図6 鐘鋳堰の﨤目土井 土俵で分水してきたが、天保13年(1842)から木製とし、板のすき間から分水する構造に改めた。本堰の底には2本の胴木(5寸角・長2間)を伏せこんでいる

 鐘鋳堰は、善光寺町を通過するため、市街の発展にともなって塵芥(じんかい)の投棄や汚水の流入などの問題が発生し、堰組合から訴えが出されている(『県史』⑦七九〇)。文政四年(一八二一)には、三輪村(三輪)・北高田村北条組(古牧)・下越村(吉田太田)の惣代が、善光寺横町の多兵衛の下男と善光寺岩石町又次郎の下女がごみを捨てたことをとがめて、松代藩役所の添状をもって「大切の御用水差し障り」と、善光寺大勧進代官に苦情をもちこんだ。今後このようなことがあれば科料(とがりょう)(罰金)をとることで和談となった(『県史』⑦一二四四)。そして、善光寺町がわと堰がわが立ちあって、三ヵ所のごみ捨て場をきめている(『県史』⑦一二四五)。鐘鋳堰は流れがゆるやかで、とくに岩石町裏は上り堰といわれるくらいであり、投棄されたごみは川底に沈殿して腐敗し、水の汚染につながりやすかった。

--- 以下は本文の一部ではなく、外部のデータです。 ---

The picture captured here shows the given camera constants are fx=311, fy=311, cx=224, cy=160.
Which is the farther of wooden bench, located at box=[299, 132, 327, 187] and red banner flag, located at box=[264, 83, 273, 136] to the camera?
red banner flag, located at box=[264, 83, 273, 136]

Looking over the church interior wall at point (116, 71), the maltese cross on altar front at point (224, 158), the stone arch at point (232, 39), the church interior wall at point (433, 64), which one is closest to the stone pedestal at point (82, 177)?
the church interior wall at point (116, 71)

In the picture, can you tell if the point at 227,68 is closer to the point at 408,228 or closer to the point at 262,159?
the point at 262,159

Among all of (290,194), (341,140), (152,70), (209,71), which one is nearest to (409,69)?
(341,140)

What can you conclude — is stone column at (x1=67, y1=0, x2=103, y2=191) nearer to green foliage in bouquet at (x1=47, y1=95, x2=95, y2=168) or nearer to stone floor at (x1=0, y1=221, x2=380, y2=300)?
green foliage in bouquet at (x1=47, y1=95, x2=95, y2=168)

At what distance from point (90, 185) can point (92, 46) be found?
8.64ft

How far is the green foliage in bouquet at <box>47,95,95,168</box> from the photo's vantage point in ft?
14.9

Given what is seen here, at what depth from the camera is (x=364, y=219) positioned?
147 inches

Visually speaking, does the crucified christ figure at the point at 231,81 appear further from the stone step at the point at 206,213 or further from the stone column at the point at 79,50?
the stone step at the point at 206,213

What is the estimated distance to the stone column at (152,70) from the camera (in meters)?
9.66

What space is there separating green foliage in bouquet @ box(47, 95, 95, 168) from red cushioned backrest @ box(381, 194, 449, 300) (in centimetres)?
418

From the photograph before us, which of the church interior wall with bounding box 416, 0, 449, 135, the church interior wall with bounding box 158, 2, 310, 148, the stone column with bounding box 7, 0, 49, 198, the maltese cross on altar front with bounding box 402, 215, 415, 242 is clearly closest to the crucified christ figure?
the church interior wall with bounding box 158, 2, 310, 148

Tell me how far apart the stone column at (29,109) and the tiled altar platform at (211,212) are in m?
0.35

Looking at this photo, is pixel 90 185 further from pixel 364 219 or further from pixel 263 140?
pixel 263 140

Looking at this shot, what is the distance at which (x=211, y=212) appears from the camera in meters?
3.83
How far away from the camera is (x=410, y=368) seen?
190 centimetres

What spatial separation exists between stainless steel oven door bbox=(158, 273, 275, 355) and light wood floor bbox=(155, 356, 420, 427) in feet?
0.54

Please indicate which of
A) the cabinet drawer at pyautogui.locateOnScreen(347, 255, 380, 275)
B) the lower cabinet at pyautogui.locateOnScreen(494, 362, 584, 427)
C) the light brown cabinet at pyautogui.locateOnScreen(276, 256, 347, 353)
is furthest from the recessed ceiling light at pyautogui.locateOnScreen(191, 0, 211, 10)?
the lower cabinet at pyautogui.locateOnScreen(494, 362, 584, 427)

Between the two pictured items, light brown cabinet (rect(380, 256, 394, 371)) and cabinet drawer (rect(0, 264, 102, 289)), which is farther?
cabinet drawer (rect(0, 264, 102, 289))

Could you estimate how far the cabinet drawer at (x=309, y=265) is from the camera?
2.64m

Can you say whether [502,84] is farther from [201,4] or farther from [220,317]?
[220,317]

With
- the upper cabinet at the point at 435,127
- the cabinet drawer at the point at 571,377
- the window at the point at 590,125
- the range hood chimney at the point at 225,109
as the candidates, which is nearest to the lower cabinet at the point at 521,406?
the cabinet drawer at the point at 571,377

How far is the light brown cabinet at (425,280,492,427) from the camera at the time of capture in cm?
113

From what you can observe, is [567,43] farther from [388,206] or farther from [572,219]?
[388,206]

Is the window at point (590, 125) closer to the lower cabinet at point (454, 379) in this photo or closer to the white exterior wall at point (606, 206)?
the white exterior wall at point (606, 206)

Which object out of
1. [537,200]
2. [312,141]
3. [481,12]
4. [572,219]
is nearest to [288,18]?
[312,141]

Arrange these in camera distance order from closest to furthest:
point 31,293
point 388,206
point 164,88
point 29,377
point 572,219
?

 また、堰端の屋敷地の石垣を堰に張りだして築くために、堰幅が狭くなり通水が悪くなるという問題もあった。享保三年(一七一八)には堰がわが石垣の築き直しを求めたが応じないので、松代藩役所の添状をもって善光寺大勧進に訴えでた。このときは、幕府領役人が仲介して善光寺領役人が責任をもって石垣の築き直しをさせることで解決をみている(箱清水 永井幸江蔵)が、石垣や樹木の問題はたびたび発生した。